- _Exercise goal_
Without the pictures, can you quote each line below exactly?

Records from a dataset
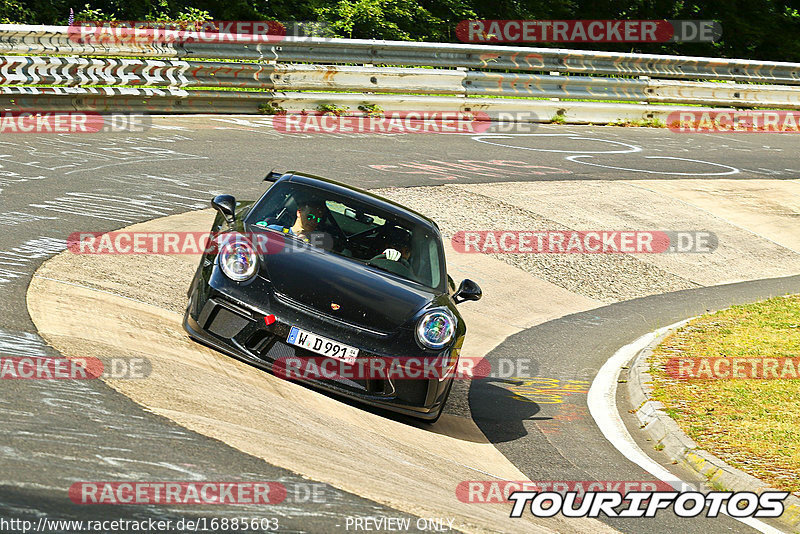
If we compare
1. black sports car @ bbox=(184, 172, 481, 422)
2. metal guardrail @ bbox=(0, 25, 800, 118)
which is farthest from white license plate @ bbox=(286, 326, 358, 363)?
metal guardrail @ bbox=(0, 25, 800, 118)

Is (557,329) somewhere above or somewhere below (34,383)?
below

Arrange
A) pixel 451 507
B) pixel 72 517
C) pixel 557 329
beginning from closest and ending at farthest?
pixel 72 517, pixel 451 507, pixel 557 329

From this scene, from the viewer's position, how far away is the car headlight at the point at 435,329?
6.74m

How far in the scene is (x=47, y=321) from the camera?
659 centimetres

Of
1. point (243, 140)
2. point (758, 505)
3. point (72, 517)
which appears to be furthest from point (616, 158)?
point (72, 517)

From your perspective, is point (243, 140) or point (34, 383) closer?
point (34, 383)

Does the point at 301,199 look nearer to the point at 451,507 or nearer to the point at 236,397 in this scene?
the point at 236,397

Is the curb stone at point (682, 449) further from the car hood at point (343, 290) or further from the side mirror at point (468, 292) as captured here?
the car hood at point (343, 290)

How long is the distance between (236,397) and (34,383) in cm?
113

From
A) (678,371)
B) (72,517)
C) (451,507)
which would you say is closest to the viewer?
(72,517)

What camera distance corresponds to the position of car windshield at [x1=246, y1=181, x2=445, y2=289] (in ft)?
24.8

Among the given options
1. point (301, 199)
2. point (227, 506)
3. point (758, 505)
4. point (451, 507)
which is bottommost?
point (758, 505)

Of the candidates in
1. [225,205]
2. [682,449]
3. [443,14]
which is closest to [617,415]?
[682,449]

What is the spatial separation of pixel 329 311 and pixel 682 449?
276 cm
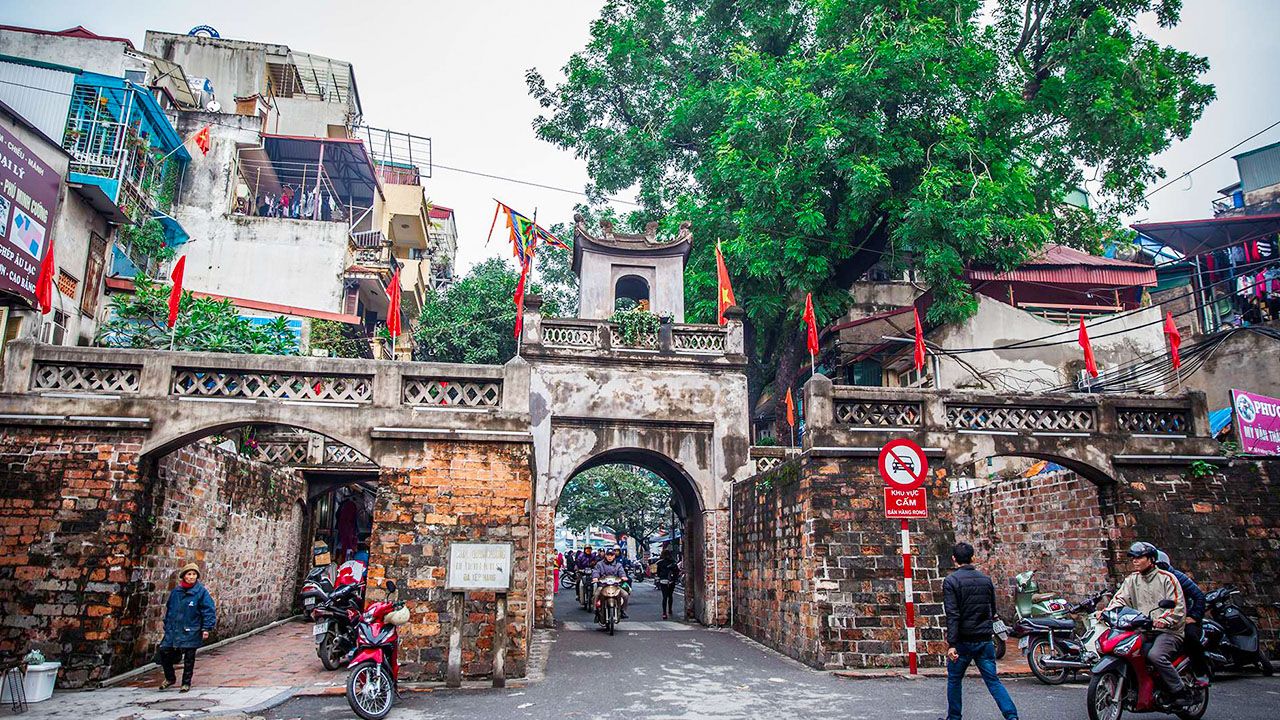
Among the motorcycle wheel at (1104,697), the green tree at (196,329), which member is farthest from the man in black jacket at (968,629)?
the green tree at (196,329)

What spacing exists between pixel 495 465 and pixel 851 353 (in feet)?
46.3

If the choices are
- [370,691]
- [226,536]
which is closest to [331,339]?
[226,536]

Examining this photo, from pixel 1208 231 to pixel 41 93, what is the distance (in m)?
30.9

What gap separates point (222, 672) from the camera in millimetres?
8781

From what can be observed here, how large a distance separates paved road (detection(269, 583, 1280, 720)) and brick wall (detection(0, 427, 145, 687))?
2284 mm

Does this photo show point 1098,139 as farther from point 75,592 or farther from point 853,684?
point 75,592

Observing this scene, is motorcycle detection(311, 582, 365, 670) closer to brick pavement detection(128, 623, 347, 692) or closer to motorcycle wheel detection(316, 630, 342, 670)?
motorcycle wheel detection(316, 630, 342, 670)

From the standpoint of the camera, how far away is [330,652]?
8.97 metres

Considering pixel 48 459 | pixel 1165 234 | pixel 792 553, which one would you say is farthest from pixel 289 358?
pixel 1165 234

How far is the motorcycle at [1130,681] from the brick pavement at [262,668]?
697cm

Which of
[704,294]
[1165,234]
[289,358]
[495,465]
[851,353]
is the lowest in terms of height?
[495,465]

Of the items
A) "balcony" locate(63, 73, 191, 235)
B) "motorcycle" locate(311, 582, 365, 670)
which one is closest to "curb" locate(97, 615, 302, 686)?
"motorcycle" locate(311, 582, 365, 670)

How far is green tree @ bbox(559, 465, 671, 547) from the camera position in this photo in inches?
1384

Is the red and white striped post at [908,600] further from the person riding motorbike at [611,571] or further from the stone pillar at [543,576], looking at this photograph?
the stone pillar at [543,576]
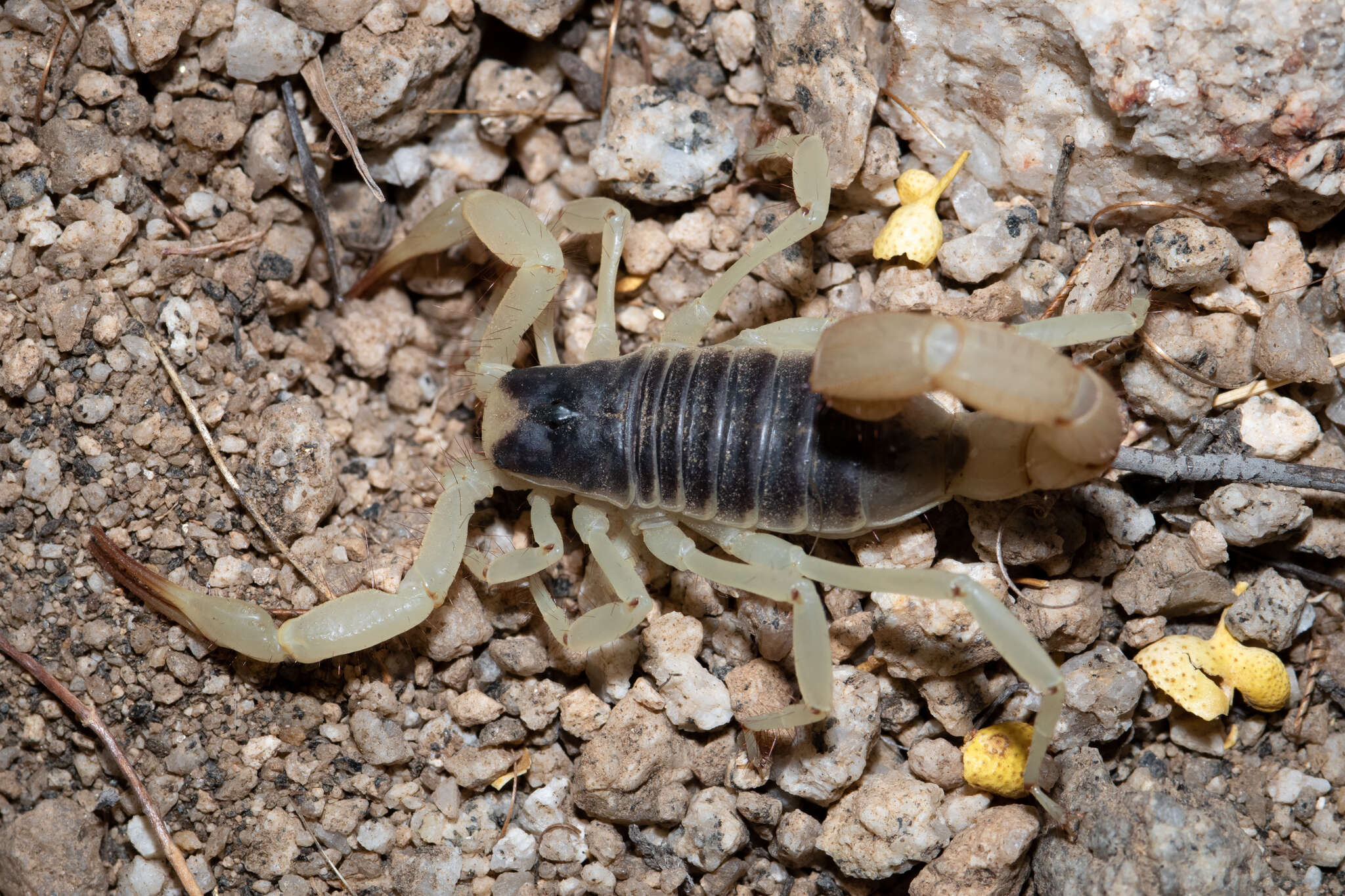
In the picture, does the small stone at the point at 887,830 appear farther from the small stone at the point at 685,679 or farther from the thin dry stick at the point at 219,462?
the thin dry stick at the point at 219,462

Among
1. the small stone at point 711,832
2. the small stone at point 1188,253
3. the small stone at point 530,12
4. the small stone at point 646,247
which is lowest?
the small stone at point 711,832

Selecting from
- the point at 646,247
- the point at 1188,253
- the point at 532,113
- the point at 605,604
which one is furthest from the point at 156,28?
the point at 1188,253

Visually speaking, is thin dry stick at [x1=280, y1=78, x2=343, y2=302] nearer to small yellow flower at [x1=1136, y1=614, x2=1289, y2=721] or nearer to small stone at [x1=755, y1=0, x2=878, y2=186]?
small stone at [x1=755, y1=0, x2=878, y2=186]

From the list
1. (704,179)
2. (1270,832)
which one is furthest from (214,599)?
(1270,832)

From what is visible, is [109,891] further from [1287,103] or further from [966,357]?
[1287,103]

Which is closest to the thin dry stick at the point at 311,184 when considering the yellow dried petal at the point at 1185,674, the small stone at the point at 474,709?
the small stone at the point at 474,709

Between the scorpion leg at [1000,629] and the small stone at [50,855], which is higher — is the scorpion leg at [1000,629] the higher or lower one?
the higher one
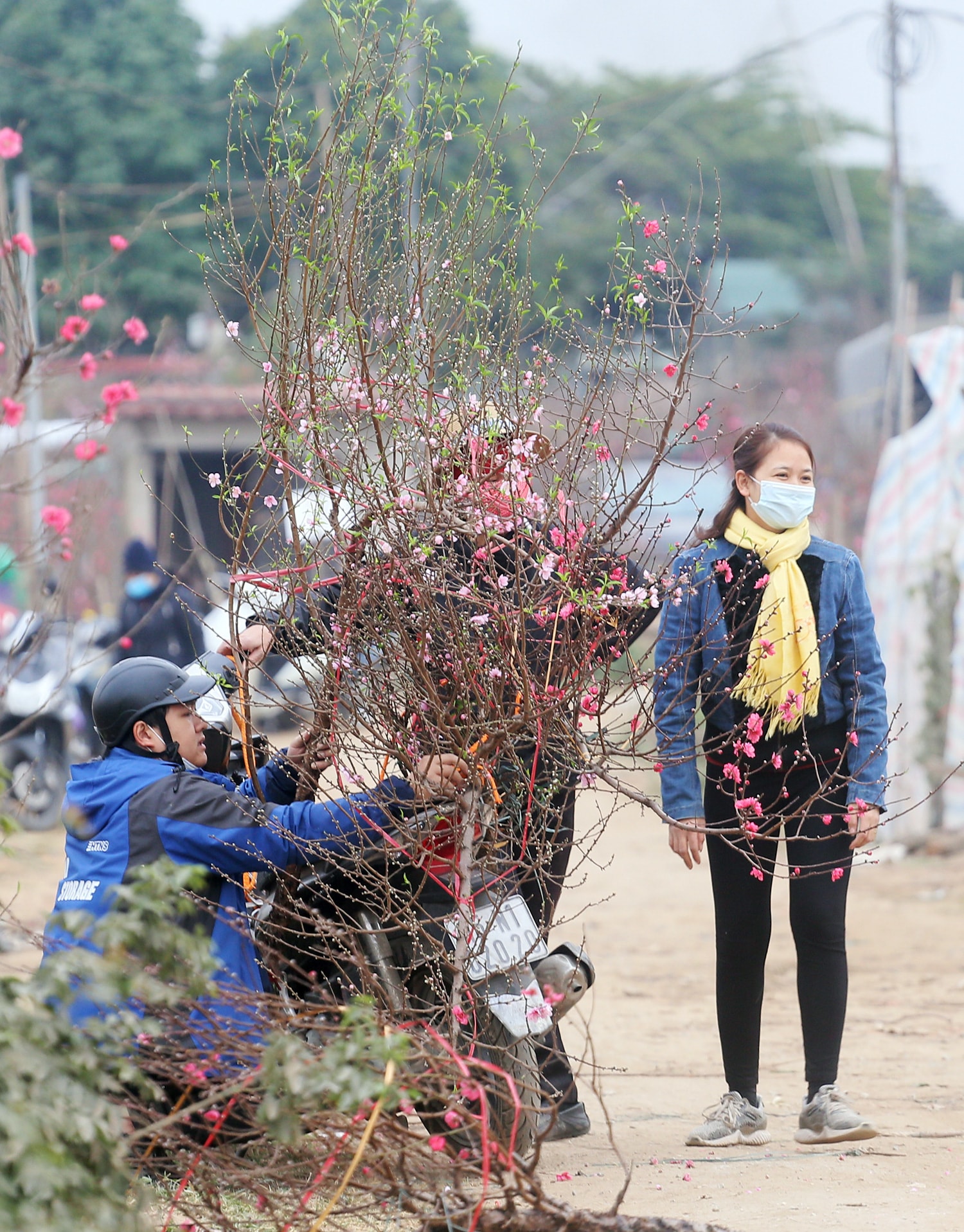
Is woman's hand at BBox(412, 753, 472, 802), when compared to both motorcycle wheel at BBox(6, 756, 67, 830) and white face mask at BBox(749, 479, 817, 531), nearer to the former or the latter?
white face mask at BBox(749, 479, 817, 531)

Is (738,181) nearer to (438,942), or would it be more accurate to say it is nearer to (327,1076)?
(438,942)

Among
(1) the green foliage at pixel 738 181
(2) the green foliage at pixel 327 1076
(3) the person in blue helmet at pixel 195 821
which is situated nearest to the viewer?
(2) the green foliage at pixel 327 1076

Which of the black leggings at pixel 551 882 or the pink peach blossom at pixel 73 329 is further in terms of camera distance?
the black leggings at pixel 551 882

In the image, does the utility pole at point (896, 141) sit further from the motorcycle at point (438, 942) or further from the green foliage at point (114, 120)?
the green foliage at point (114, 120)

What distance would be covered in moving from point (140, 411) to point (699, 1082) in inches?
777

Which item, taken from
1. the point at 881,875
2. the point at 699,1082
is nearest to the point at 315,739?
the point at 699,1082

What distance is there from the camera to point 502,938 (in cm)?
346

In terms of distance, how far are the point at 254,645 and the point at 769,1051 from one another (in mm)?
3224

- _Solution to this task_
If we compare
1. black sports car @ bbox=(184, 172, 481, 422)
2. metal guardrail @ bbox=(0, 25, 800, 118)
which is farthest from white license plate @ bbox=(286, 326, 358, 363)?
metal guardrail @ bbox=(0, 25, 800, 118)

Is (557,329) somewhere above or somewhere below (34,383)?
below

Arrange
A) pixel 451 507
B) pixel 72 517
C) pixel 557 329
beginning from closest and ending at farthest?
pixel 72 517, pixel 451 507, pixel 557 329

From this scene, from the viewer's position, how far away is the car headlight at the point at 435,329?
6.74m

How far in the scene is (x=47, y=321) from the camera?
659 centimetres

Of
1. point (243, 140)
2. point (758, 505)
3. point (72, 517)
which appears to be furthest from point (616, 158)?
point (72, 517)

From your perspective, is point (243, 140) or point (34, 383) closer?
point (34, 383)

Does the point at 301,199 look nearer to the point at 451,507 or nearer to the point at 236,397 in this scene?
the point at 236,397

Is the curb stone at point (682, 449) further from the car hood at point (343, 290) or further from the side mirror at point (468, 292) as captured here?
the car hood at point (343, 290)

How long is the distance between (236,397) and (34,383) in cm?
113

From
A) (678,371)
B) (72,517)
C) (451,507)
which would you say is closest to the viewer?
(72,517)

What camera distance corresponds to the position of car windshield at [x1=246, y1=181, x2=445, y2=289] (in ft)?
24.8

Among the given options
1. point (301, 199)
2. point (227, 506)
3. point (758, 505)
4. point (451, 507)
which is bottommost?
point (758, 505)

Of the candidates in
1. [225,205]
2. [682,449]
3. [443,14]
which is closest to [617,415]?
[682,449]

What is the spatial separation of pixel 329 311 and pixel 682 449?
276 cm
Among the motorcycle wheel at (1104,697), the green tree at (196,329), which member is farthest from the man in black jacket at (968,629)?
the green tree at (196,329)

What spacing exists between pixel 495 465 and pixel 851 353 (in feet)?
46.3

If the choices are
- [370,691]
- [226,536]
which is closest to [331,339]?
[226,536]

Examining this photo, from pixel 1208 231 to pixel 41 93, what is the distance (in m)?
30.9

What gap separates point (222, 672) from the camera in millimetres?
8781

From what can be observed here, how large a distance separates paved road (detection(269, 583, 1280, 720)) and brick wall (detection(0, 427, 145, 687))?
2284 mm

Does this photo show point 1098,139 as farther from point 75,592 or farther from point 853,684?
point 75,592

Observing this scene, is motorcycle detection(311, 582, 365, 670) closer to brick pavement detection(128, 623, 347, 692) or closer to motorcycle wheel detection(316, 630, 342, 670)?
motorcycle wheel detection(316, 630, 342, 670)

From the standpoint of the camera, how far away is [330,652]?
8.97 metres

Considering pixel 48 459 | pixel 1165 234 | pixel 792 553, which one would you say is farthest from pixel 289 358?
pixel 1165 234

How far is the motorcycle at [1130,681] from the brick pavement at [262,668]?
697cm

Which of
[704,294]
[1165,234]
[289,358]
[495,465]
[851,353]
is the lowest in terms of height?
[495,465]

Of the items
A) "balcony" locate(63, 73, 191, 235)
B) "motorcycle" locate(311, 582, 365, 670)
which one is closest to "curb" locate(97, 615, 302, 686)?
"motorcycle" locate(311, 582, 365, 670)

How far is green tree @ bbox(559, 465, 671, 547) from the camera position in this photo in inches?
1384

Is the red and white striped post at [908,600] further from the person riding motorbike at [611,571] or further from the stone pillar at [543,576], looking at this photograph?
the stone pillar at [543,576]
In the picture, does the small stone at the point at 887,830 appear farther from the small stone at the point at 685,679 or farther from the thin dry stick at the point at 219,462?
the thin dry stick at the point at 219,462

Among
1. the small stone at point 711,832
2. the small stone at point 1188,253
3. the small stone at point 530,12
4. the small stone at point 646,247
which is lowest?
the small stone at point 711,832

Selecting from
- the point at 646,247
- the point at 1188,253
- the point at 532,113
- the point at 605,604
which one is furthest from the point at 156,28?
the point at 1188,253

Visually speaking, is thin dry stick at [x1=280, y1=78, x2=343, y2=302] nearer to small yellow flower at [x1=1136, y1=614, x2=1289, y2=721] or nearer to small stone at [x1=755, y1=0, x2=878, y2=186]?
small stone at [x1=755, y1=0, x2=878, y2=186]

From the list
1. (704,179)
2. (1270,832)
which one is furthest from (214,599)?
(1270,832)

From what is visible, is [109,891] further from [1287,103] or further from [966,357]?
[1287,103]

Which is closest to the thin dry stick at the point at 311,184 when considering the yellow dried petal at the point at 1185,674, the small stone at the point at 474,709?
the small stone at the point at 474,709

Between the scorpion leg at [1000,629] and the small stone at [50,855], which is higher — is the scorpion leg at [1000,629] the higher or lower one?
the higher one
Is woman's hand at BBox(412, 753, 472, 802), when compared to both motorcycle wheel at BBox(6, 756, 67, 830) and white face mask at BBox(749, 479, 817, 531), nearer to the former or the latter?
white face mask at BBox(749, 479, 817, 531)

Is (738,181) nearer to (438,942), or would it be more accurate to say it is nearer to (327,1076)?
(438,942)

Among
(1) the green foliage at pixel 738 181
(2) the green foliage at pixel 327 1076
(3) the person in blue helmet at pixel 195 821
which is situated nearest to the viewer?
(2) the green foliage at pixel 327 1076

Which of the black leggings at pixel 551 882 or the pink peach blossom at pixel 73 329 is further in terms of camera distance?
the black leggings at pixel 551 882

In the image, does the utility pole at point (896, 141) sit further from the motorcycle at point (438, 942) or further from the green foliage at point (114, 120)?
the green foliage at point (114, 120)

What distance would be covered in moving from point (140, 411) to point (699, 1082) in inches?
777

Which item, taken from
1. the point at 881,875
2. the point at 699,1082
is nearest to the point at 315,739?
the point at 699,1082

What distance is there from the camera to point 502,938 (in cm)?
346

In terms of distance, how far are the point at 254,645 and the point at 769,1051 from one another (in mm)?
3224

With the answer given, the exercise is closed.